Special Q&A: Last Night’s Trading Master Class

Last night, I aired my first ever Trading Master Class.

Thousands of people watched while I taught real readers – like you – my strategy that is designed to transform any stock into a potential triple-digit winner in a matter of just a few weeks.

During the event, we were flooded with hundreds of questions. I wish I could have answered everyone.

So today, we’re dedicating this issue to answering some of the questions you’ve sent us about this strategy.

And if you missed last night’s Trading Master Class, you can watch a replay here.

As always, if we didn’t answer your question, or you have something else to ask, write us here: [email protected].

Here goes…

Q: My concern in subscribing to Advanced Options is that I have zero experience with options, so I have been reading to try to understand the basics. But, it appears to be a fairly steep learning curve. Therefore, I am wanting to know how much support new subscribers will get out of the blocks as we begin trading options. – T.R.
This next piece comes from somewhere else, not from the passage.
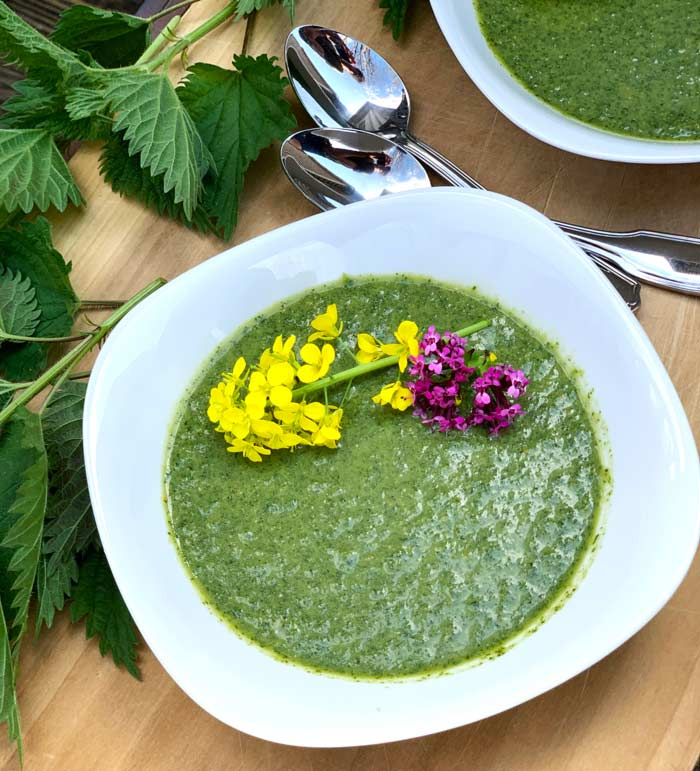 Mmm. Raw stinging nettle soup garnished with fresh edible flowers from the garden. Tastes like spring!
A: I designed Advanced Options just for you, T.R. When my team and I were putting together the educational material for this service and deciding how each issue was going to look, we wanted to make everything as straightforward as possible so even a beginner could flourish.

Our educational material – which includes a comprehensive  “Guide to Advanced Options,” multiple special reports, and more than two hours of training videos – is meant to take someone who knows nothing about options and turn him into a master spread trader. I truly believe this is one of the best options educations that you’ll ever find.
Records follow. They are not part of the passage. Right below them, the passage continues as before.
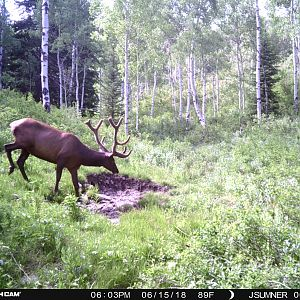 Trail Cam Pictures of Elk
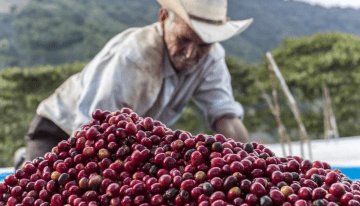 Esclavitud Y Café De Especialidad: La Historia Negra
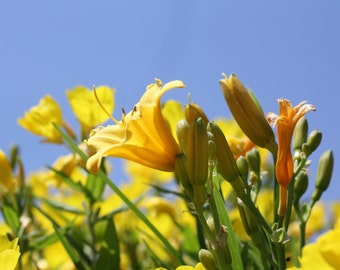 Photo Print - Day Lillies, Yellow Lillies, New England Flowers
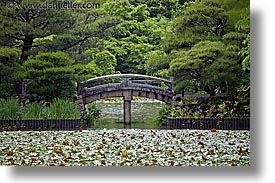 asia, bridge, horizontal, japan, kyoto, pond, ryoanji temple, photograph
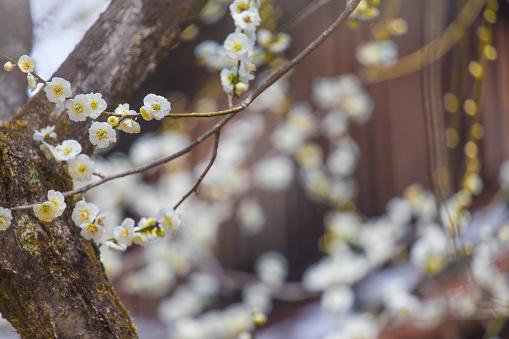 梅の花「京都に咲く梅の花」:スマホ壁紙(14)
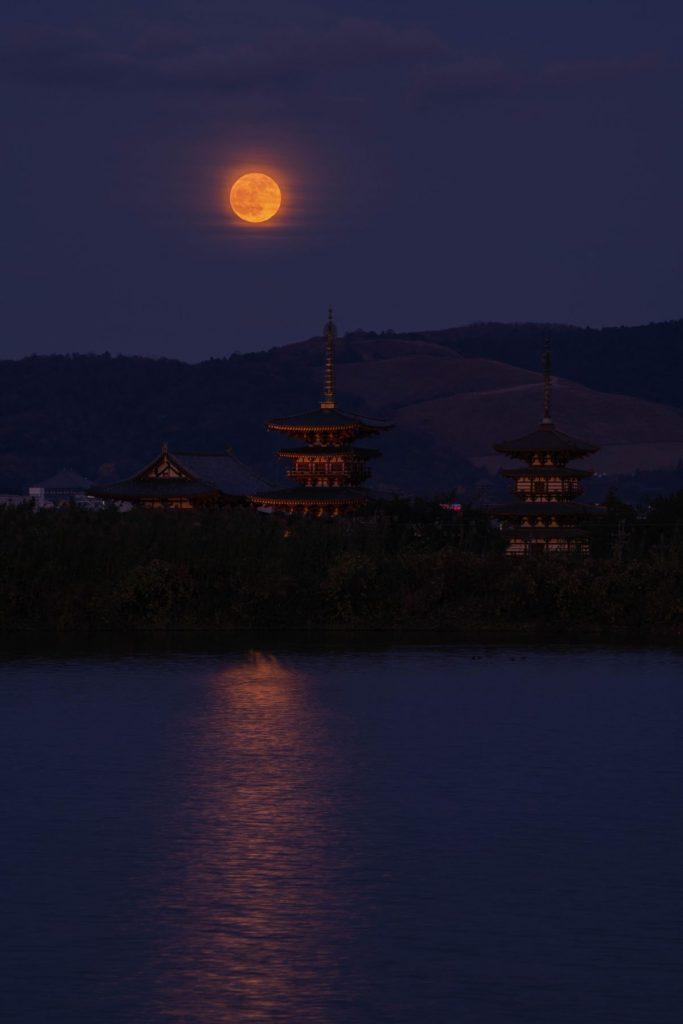 奈良県奈良市西ノ京町薬師寺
It’s funny… When we launched Advanced Options in December, we decided to give subscribers some time to go through the educational material and digest all of the new information before we published our first trading recommendation. A few days after we launched, we were inundated with e-mails from subscribers eager to make their first trade. We even had some that took what they learned and made their own trades. It didn’t take long for them to learn and feel comfortable with our new strategies.
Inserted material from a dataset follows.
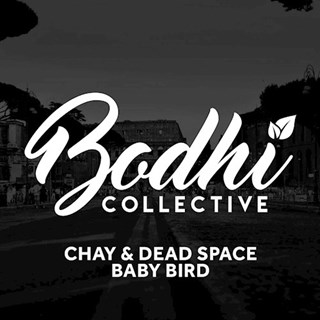 Baby Bird by Chay & Dead Space Download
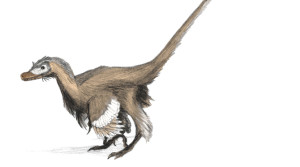 Raptor Dinosaurs: Artist's Digital and graphite restoration drawing of Velociraptor mongoliensis (By Matt Martyniuk GFDL, CC-BY-SA-3.0 via Wikimedia Commons)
You’ll have everything you’ll need to go from options beginner to expert.

Q: Do you have any advice and recommendations on buying puts and calls?

I am a very recent subscriber to Retirement Trader where you lean heavily on selling puts and calls. The issue I face is having limited funds to purchase the stock underlying a covered call and similar funds for securing a sold put.

I only do options in my IRA’s and I do not in any way want to leverage funds to make the buys. Buying calls and puts takes much less cash, but it has higher risk. – N.D.

A: My advice about buying puts and calls is to avoid it. Buying options is one of the worst strategies out there. It’s mostly a money loser.

Here’s the thing that no one will tell you about options… They lose value every day. Regardless of whether the underlying stock rises, moves sideways, or falls, an option still loses what’s called “time value.” This is built into the structure of how options are priced.

So when you buy an option, time works against you. Even if you’re right about the direction the stock is headed, you can still lose money.

In Advanced Options we use spread trades, which is a neutral strategy. This means we don’t have to buy one option and sell another to neutralize the negative effects of time. This allows us to make a purer bet on the direction of the stock.

Also, by using a spread instead of just buying an option, you have less capital at risk because you earn income from the second option you sell. It’s actually cheaper than just buying an option. You only need a couple hundred bucks per Advanced Options trade.

Q: Can we make these types of trades in IRA accounts? I’d rather not have to open up another account with another broker to make these trades – J.H.

A: Most brokers allow Advanced Options trades in an IRA. If you want to make sure your broker allows it, give him a call and ask if your account allows spread trades. All brokers are different of course, but it’s been our experience that the majority of brokers allow these types of trades.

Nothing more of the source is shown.